Now, the client has established a connection with the Server.

1.3.1.2 Client Request

Once a connection is established with the Server, the client is ready to send a request for the file that the user requested as part of the URL. The client uses a set of keywords called "Request Method" to communicate with the Server.

The request methods included in HTTP/1.0 are:

  • GET - Used to retrieve documents identified by the URL
  • HEAD - Sends header information about the document.
  • POST - Allows the client to send data to the server for inclusion as a subordinate resource to the one referred to in the URL.
  • DELETE - Allows deletion of files/objects on the server and rarely used.
  • PUT - Allows creating of new resources on the server and rarely used.

The client may issue a simple request with the request method to get the relevant file information. For example: GET /pub/thefile.html HTTP/1.0 gets the file "thefile.html" from the directory "pub" in the server’s host machine.
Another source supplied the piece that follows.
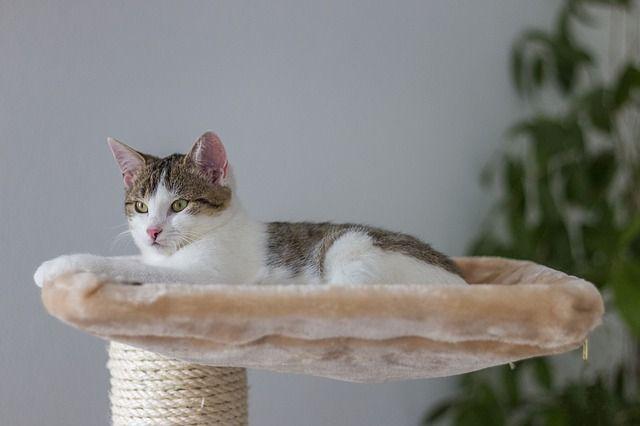Bild Katzenkratzbaum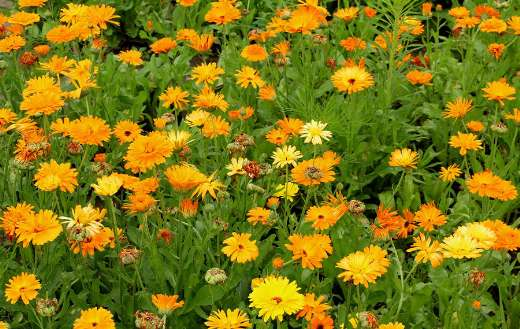 Garden yellow marigolds flowers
The browser (client) may issue a full request with some optional header information and direct the server to take specific actions such as request additional header information about a file. For example: a search engine robot collecting web pages information may query web servers to check the last modified date of a file without actually requesting the file.


1.3.1.3 Server Response

The Server responds to each client request with a server response. It responds with a simple response for a simple request or a full response for a full request. A simple response contains only the object requested by the client as a stream of bytes e.g. content of a web page requested. A full response contains a status line, optional headers and optional data that include the status code, also known as error codes.

1.3.1.4 Disconnection

The server closes the connection when the transfer is complete or the client closes it when the user presses the Stop Sequence or Back or Forward button of the browser.

1.3.2 A browser "Click"

A browser 'click' can be just one transaction if the page loaded is the simplest form of a web page with no images. If there are inline images, there is a transaction with the server for each image. The browser requests each transaction separately and sequentially. For each transaction, it establishes a new connection i.e. handshakes are done many times consuming network bandwidth and real time. Therefore, note that the total elapsed time to bring the complete page can be the sum of several HTTP transactions.

(End of Page 3)


1.4 Web Performance Metrics

Web Server Performance is measured by the following metrics :

Web Response Time (RT) of an HTTP Transaction

The time from beginning of transmission of the click to the availability of the last byte of the desired page on the browser (client) machine is called the Latency or Response Time. It following figure best illustrates this:

Figure 1:
------------------------------ Response Time of a HTTP Transaction --------------------------

Locate Server

Establish Connection

Transmit Request Server Locates Data Server Transmits Data Close Connection

Other metrics are:

  • The total throughput of the web server or Requests per second (RPS) is defined as connections served or the number of transactions a server serves for one or more clients.
  • Error rates measures the rate of occurrence of errors to the rate of transactions served within a certain time frame. It measures how robust the web server is in handling errors.

2. Performance Problems

2.1 HTTP and TCP Interactions

2.1.1 Separate TCP Connection for each request

Each click can cause many transactions with the server. For example, if a document has inline images (or embedded images), the browser initiates a new request with the Web Server for each image, each of which involves a connection, request, response and disconnection for each request. This adds to the number of RTs (Response Times) for a document and makes the response very slow. This is particularly painful because the time to establish connection is the largest component of the response time.

2.1.2 TCP Slow Start

TCP uses ‘sliding window’ protocol to ensure that the data segments are delivered reliably. To avoid congestion, it uses a mechanism called slow start. [Ref 10] In this mechanism, for every new connection, the sender sends one segment and waits for its acknowledgment. i.e. window size = 1 segment. It then increments its sliding window size as acknowledgments arrive. As typical maximum segment size (MSS) is 536, any web page longer than 536 bytes suffers from additional delay due to this slow start.

2.1.3 TCP Time Wait

When a server closes a TCP connection it keeps information about that connection for a period of time (generally for 240 seconds) in case a delayed packet turns up. [Ref 7] On a busy server, this can add up to thousands of control blocks increasing the load on the server.

(End of Page 4)


2.1.4 Multiple IP entries in DNS

HTTP/1.0 requires that each web site use a separate IP address. This creates a problem when a single machine is used to host many web sites and associate each web site with a separate domain name. Each domain name translates to a different IP address on the same machine. Equivalently, this means that, a single host now has multiple IP addresses. This wastes the IP addresses available on the internet. In an intranet setting, a company may spend more on IP addresses with the associated difficulty of managing them.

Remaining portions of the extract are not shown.